Coincidence Problem and Holographic $f(R)$ Gravity in Spatially flat and Curved Universes

TL;DR

This paper explores how holographic $f(R)$ gravity models in flat and curved universes can address the coincidence problem by producing nearly constant ratios of dark matter to dark energy, depending on the universe's curvature.

Contribution

It demonstrates that holographic $f(R)$ gravity models can naturally explain the near constancy of dark matter and dark energy densities in cosmology.

Findings

In flat universes, the ratio of dark matter to dark energy remains constant.

In curved universes, the ratio varies but can be nearly constant in viable models.
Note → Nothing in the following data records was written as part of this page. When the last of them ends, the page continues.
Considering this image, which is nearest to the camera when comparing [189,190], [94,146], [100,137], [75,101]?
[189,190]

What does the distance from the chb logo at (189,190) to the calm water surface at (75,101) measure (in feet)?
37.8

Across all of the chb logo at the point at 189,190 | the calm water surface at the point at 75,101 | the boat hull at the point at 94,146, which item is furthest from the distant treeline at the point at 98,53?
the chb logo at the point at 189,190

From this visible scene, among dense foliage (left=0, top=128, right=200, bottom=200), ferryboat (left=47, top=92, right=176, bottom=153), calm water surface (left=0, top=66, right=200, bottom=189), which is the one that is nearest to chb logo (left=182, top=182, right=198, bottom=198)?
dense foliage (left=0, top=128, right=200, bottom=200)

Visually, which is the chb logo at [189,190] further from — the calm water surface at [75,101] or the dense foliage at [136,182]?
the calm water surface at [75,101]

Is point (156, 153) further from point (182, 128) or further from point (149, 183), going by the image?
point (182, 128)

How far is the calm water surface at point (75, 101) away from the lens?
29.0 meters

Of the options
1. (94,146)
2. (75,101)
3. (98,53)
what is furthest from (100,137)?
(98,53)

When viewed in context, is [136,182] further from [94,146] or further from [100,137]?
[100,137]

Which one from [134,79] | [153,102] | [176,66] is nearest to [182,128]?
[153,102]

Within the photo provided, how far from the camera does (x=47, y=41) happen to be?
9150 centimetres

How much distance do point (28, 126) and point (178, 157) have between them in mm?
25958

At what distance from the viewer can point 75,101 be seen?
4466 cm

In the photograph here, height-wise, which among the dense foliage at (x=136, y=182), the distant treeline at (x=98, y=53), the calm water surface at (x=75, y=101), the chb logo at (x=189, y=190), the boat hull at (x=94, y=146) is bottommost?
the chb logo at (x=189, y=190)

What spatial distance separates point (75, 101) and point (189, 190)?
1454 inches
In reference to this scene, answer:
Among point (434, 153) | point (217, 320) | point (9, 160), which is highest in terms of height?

The approach offers a potential solution to the coincidence problem.

Abstract

The $f(R)$ gravity models formulated in Einstein conformal frame are equivalent to Einstein gravity together with a minimally coupled scalar field. The scalar field couples with the matter sector and the coupling term is given by the conformal factor. We apply the holographic principle to such an interacting model in spatially flat and curved universes. We show that the model leads to a constant ratio of energy densities of dark matter to dark energy in a spatially flat universe. In a spatially curved universe, the ratio is not a constant and the evolution seems to be model-dependent. However, we argue that any cosmologically viable $f(R)$ model can lead to a nearly constant ratio of energy densities and therefore alleviate the coincidence problem.